**Письменный запрос:**
Перепишите весь приведённый ниже список строка в строку, ничего в нём не меняя.

Собранные данные
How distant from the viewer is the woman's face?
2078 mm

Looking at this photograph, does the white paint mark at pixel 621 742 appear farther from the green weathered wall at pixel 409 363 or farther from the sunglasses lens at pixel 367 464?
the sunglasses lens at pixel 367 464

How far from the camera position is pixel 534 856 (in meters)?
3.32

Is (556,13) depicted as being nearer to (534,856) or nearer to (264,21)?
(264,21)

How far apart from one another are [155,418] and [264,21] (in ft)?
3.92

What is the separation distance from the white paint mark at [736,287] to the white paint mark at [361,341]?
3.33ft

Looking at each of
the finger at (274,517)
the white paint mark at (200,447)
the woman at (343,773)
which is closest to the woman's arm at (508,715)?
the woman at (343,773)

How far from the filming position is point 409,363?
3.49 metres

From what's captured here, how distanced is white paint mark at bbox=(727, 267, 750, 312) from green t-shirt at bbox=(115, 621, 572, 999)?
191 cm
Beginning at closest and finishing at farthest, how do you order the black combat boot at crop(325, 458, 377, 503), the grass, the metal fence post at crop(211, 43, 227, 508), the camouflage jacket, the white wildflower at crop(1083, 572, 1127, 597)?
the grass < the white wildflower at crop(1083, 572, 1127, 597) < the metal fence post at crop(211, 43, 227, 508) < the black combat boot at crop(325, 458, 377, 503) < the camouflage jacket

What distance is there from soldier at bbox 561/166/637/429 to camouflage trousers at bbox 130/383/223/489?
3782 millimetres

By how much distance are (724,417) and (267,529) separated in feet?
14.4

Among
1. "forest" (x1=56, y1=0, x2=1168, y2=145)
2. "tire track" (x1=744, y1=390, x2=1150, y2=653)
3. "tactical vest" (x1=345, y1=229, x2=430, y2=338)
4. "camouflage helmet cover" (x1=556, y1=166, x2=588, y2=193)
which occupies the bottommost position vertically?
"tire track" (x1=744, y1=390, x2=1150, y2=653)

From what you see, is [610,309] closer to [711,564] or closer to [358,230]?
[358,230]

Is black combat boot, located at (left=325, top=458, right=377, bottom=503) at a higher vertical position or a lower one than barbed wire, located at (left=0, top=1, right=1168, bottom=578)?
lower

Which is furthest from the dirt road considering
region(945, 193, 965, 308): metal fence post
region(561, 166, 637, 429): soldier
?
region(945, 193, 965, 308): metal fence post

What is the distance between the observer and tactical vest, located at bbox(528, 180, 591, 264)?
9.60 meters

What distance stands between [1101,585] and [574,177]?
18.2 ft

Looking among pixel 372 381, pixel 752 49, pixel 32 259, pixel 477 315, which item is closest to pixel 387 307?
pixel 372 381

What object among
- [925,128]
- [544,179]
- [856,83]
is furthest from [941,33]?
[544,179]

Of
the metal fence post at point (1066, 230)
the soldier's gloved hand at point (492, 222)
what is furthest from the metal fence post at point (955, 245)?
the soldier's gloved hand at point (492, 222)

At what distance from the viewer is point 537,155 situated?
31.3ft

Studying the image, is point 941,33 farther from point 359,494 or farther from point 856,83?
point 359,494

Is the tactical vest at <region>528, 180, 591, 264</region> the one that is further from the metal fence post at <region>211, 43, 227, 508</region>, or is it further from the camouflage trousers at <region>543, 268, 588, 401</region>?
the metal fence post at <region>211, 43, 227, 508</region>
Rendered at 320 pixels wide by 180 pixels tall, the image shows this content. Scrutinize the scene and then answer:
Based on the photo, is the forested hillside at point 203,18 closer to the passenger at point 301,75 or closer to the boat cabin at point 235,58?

**В ответ:**
How distant from the viewer is the woman's face?
2078 mm

Looking at this photograph, does the white paint mark at pixel 621 742 appear farther from the green weathered wall at pixel 409 363 or farther from the sunglasses lens at pixel 367 464?
the sunglasses lens at pixel 367 464

How far from the camera position is pixel 534 856 (in meters)?
3.32

Is (556,13) depicted as being nearer to (534,856) or nearer to (264,21)?
(264,21)

How far apart from one another are [155,418] and [264,21] (in ft)?
3.92

What is the separation distance from the white paint mark at [736,287] to the white paint mark at [361,341]?
3.33ft

Looking at each of
the finger at (274,517)
the white paint mark at (200,447)
the woman at (343,773)
which is closest to the woman's arm at (508,715)?
the woman at (343,773)

How far from the filming position is point 409,363?
3.49 metres

From what's captured here, how distanced is white paint mark at bbox=(727, 267, 750, 312) from green t-shirt at bbox=(115, 621, 572, 999)?
191 cm
Beginning at closest and finishing at farthest, how do you order the black combat boot at crop(325, 458, 377, 503), the grass, the metal fence post at crop(211, 43, 227, 508), the camouflage jacket, the white wildflower at crop(1083, 572, 1127, 597)?
the grass < the white wildflower at crop(1083, 572, 1127, 597) < the metal fence post at crop(211, 43, 227, 508) < the black combat boot at crop(325, 458, 377, 503) < the camouflage jacket

What distance is there from soldier at bbox 561/166/637/429 to camouflage trousers at bbox 130/383/223/489?
3782 millimetres

By how much distance are (724,417) and (267,529) separated in feet?
14.4

Among
1. "forest" (x1=56, y1=0, x2=1168, y2=145)
2. "tire track" (x1=744, y1=390, x2=1150, y2=653)
3. "tactical vest" (x1=345, y1=229, x2=430, y2=338)
4. "camouflage helmet cover" (x1=556, y1=166, x2=588, y2=193)
which occupies the bottommost position vertically?
"tire track" (x1=744, y1=390, x2=1150, y2=653)

From what you see, is [610,309] closer to [711,564] or closer to [358,230]?
[358,230]

Is black combat boot, located at (left=325, top=458, right=377, bottom=503) at a higher vertical position or a lower one than barbed wire, located at (left=0, top=1, right=1168, bottom=578)?
lower

Which is furthest from the dirt road considering
region(945, 193, 965, 308): metal fence post
region(561, 166, 637, 429): soldier
?
region(945, 193, 965, 308): metal fence post

What is the distance between the observer and tactical vest, located at bbox(528, 180, 591, 264)?
9.60 meters

What distance stands between [1101,585] and [574,177]?
18.2 ft

Looking among pixel 372 381, pixel 752 49, pixel 32 259, pixel 477 315, which item is closest to pixel 387 307?
pixel 372 381

What object among
- [925,128]
- [544,179]
- [856,83]
is furthest from [941,33]?
[544,179]

Of
the metal fence post at point (1066, 230)
the soldier's gloved hand at point (492, 222)
what is furthest from the metal fence post at point (955, 245)?
the soldier's gloved hand at point (492, 222)

At what distance from the viewer is point 537,155 situated?
31.3ft

Studying the image, is point 941,33 farther from point 359,494 or farther from point 856,83?
point 359,494

Is the tactical vest at <region>528, 180, 591, 264</region> the one that is further from the metal fence post at <region>211, 43, 227, 508</region>, or is it further from the camouflage trousers at <region>543, 268, 588, 401</region>?
the metal fence post at <region>211, 43, 227, 508</region>
Rendered at 320 pixels wide by 180 pixels tall, the image shows this content. Scrutinize the scene and then answer:
Based on the photo, is the forested hillside at point 203,18 closer to the passenger at point 301,75 or closer to the boat cabin at point 235,58?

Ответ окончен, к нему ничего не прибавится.